El gobierno ‘anarcosindicalista’ de los jueces
Pero la necesidad de dignificar la figura del abogado también se extiende al ámbito del Consejo General del Poder Judicial, en el que la composición por prescripción constitucional es de doce vocales jueces o magistrados frente a ocho a repartir entre abogados -de ordinario sólo hay uno-, fiscales -en el actual Consejo no hay ninguno-, procuradores y demás juristas de reconocida competencia. Pues bien, para que el Consejo no se convierta en un órgano gobernado prácticamente en exclusiva por los jueces, debería modificarse dicha distribución no atribuyéndose a jueces y magistrados más de diez vocalías, incrementando en cambio a dos o tres el número de abogados que son, en definitiva, los que mejor conocen el funcionamiento, no pocas veces el mal funcionamiento, de la Administración de Justicia. Y en fin, para que el Consejo supere su régimen de gobierno próximo al anarcosindicalismo, dada la relevancia de las asociaciones de jueces en el nombramiento de los vocales, además de buscar otro modo de elección habría que suprimir la prohibición de pertenecer a partidos políticos que pesa sobre jueces y fiscales (artículo 127 de la Constitución), en primer lugar porque tal prohibición no impide, como los hechos han demostrado, que haya jueces a los que se haya considerado vinculados con algún partido hasta el extremo de ser recusado por tal motivo, y en segundo término porque las asociaciones de jueces, al menos las principales, tienen parentesco ideológico con partidos políticos, y viene a ser un modo indirecto de vincularse a ésos los jueces y fiscales que se asocian a aquéllas.
Es preciso endurecer el procedimiento de obtención del título de abogado, establecer un régimen disciplinario con la reserva de ley bien cumplida y democratizar el Consejo General de la Abogacía Española"
En definitiva, que si se pretende mejorar la profesión de abogado y, de paso, la Administración de Justicia, tendría que modificarse la Constitución incluyendo a los abogados como pieza clave del Poder Judicial, modificando la proporción de jueces y magistrados e incrementar el de abogados en el Consejo y suprimiendo la prohibición de pertenencia a partidos políticos de jueces y fiscales.
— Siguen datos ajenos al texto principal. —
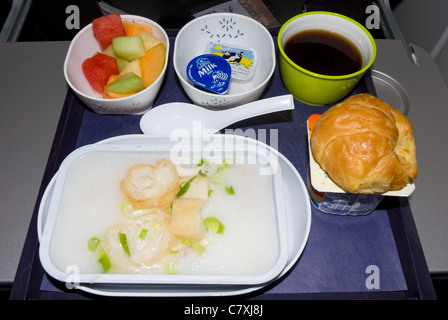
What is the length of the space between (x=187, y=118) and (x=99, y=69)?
1.26ft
Y además, mediante una Ley orgánica reguladora del derecho de defensa o, al menos, una Ley ordinaria de la abogacía, endurecer el procedimiento de obtención del título de abogado, establecer un régimen disciplinario con la reserva de ley bien cumplida y democratizar el Consejo General de la Abogacía Española, manteniendo los ochenta y tres colegios pero otorgando a cada uno de sus decanos, en todas las decisiones del Pleno del Consejo, el voto ponderado que le corresponda en función del número de abogados inscritos en su Colegio.